Copy the records from the line containing "What is the" through the end of the records, swapping "wrist" for "forearm" and changing nothing else.

Begin The records

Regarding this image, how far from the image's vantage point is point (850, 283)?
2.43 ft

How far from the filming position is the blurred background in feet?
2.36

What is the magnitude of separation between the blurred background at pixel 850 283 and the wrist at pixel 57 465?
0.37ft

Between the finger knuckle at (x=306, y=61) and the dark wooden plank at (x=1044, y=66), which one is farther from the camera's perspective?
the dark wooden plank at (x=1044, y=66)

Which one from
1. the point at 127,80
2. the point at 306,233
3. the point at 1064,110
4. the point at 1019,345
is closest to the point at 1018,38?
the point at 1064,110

End The records

▶ [Problem solution]:
What is the magnitude of separation between the blurred background at pixel 850 283 and the forearm at pixel 57 465?
0.37ft

Between the finger knuckle at (x=306, y=61) and the dark wooden plank at (x=1044, y=66), which one is farther from the camera's perspective?
the dark wooden plank at (x=1044, y=66)

Which one from
1. the point at 127,80
2. the point at 306,233
3. the point at 1064,110
4. the point at 1019,345
is closest to the point at 1018,38?
the point at 1064,110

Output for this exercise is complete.